A opinião de Fernando Pessoa sobre a obra e a figura de
Vasco Reis não é pacífica. O autor
da Mensagem
escreveu mesmo sobre A Romaria, livro que tinha ficado à frente daquele no concurso do SPN de 1934. Mas enquanto que no website "Um Fernando Pessoa" se refere que
esta “crítica, honesta e
subtil, parece prova evidente de que [Pessoa] não guardara rancores do prémio
que lhe fora a ele mesmo concedido”, já José Blanco, num ensaio intitulado “A verdade sobre a Mensagem” aponta para o sentido oposto:
E, se Fernando Pessoa ficou por
ventura melindrado com a decisão do júri, vingou-se, com luva branca, do seu
“rival” e co-premiado Vasco Reis, publicando no Diário de Lisboa, de 4 de Janeiro de
1935, uma crítica generosamente elogiosa (como eram, normalmente, as que fazia
aos livros de amigos e conhecidos).
Como em regra acontecia nos seus
escritos de crítica literária, o verdadeiro intuito deste texto era denegrir,
uma vez mais, duas das suas bêtes-noires: a Igreja Católica, em geral, e o
catolicismo português, em particular, a que chamou “meiguice religiosa,
preguiçosamente incerta do em que realmente crê”. O Padre Vasco Reis, escreve
Pessoa, “a quem Deus fez ser franciscano para fins simbólicos – pertence
portuguêsmente a este catolicismo amoroso”. Os louvores à obra seguem depois
destas linhas assassinas...
Deixamos
aqui um fragmento da crítica de Pessoa dirigida à Romaria, para que o leitor
destas linhas possa decidir por si quando ao verdadeiro intuito do poeta:
“Em seu paganismo cristianíssimo,
em seu sobrenaturalismo humano, esse poema é organicamente português.
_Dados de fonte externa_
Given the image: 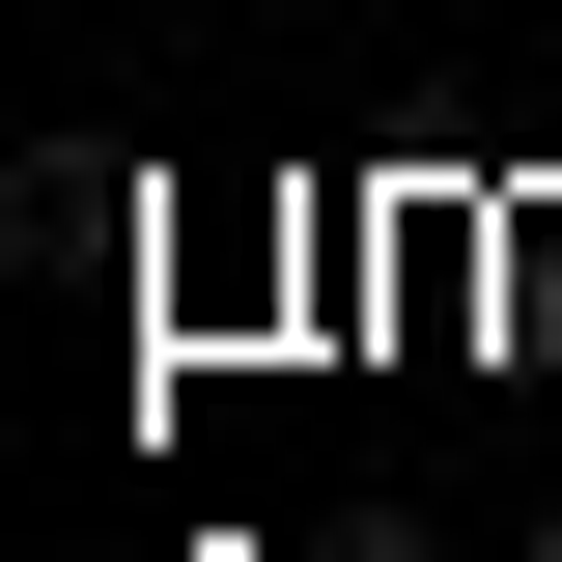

O poema é cristão no sentido
particular de católico e por isso mesmo é pagão.
[...] Entre os portugueses, em
quem, em meu entender a emoção supera a
paixão – e é isto, creio, o que radicalmente, nos distingue dos vários
espanhóis – o catolicismo assume naturalmente o que poderemos chamar o aspecto
franciscano, que é, por assim dizer o aspecto essencialmente emotivo do
cristianismo católico.
[...] O padre Vasco Reis – a quem
Deus fez ser franciscano para fins simbólicos – pertence portguêsmente a este
catolicismo amoroso. O seu livro, fortemente concebido e suavemente realizado,
vive uma atmosfera e ternura e de luz, como uma Hélade de bruma molhada de sol.
Não conheço livro, em prosa ou verso, que interprete tão pagãmente, tão
cistãmente, a alma religiosa de Portugal. E por trás disto tudo paira – fundo
contra que o visível se destaca – qualquer coisa de imprecisamente emblemático,
coordenadamente incerto, com que se comove não propriamente a emoção, mas a
inteligência. Isso, porém, já não é Portugal: é talento.”
PESSOA, Fernando, “A Romaria”, in Apreciações
Literárias. Bosquejos e Esquemas Críticos,
Aveiro, Editora Estante, 1990, p. 41-42. Publicado originalmente in Diário
de Lisboa (Suplemento Literário), Lisboa, 4
de Janeiro de 1935.
Na imagem: cena do filme “Poesia
de Segunda Categoria”. Durante a cerimónia de entrega dos Prémios Literários 1934 do
SPN, António Ferro (interpretado por João Didelet) pede a Cecília Meireles
(interpretada por Diana Costa e Silva) que leia um poema de Vasco Reis.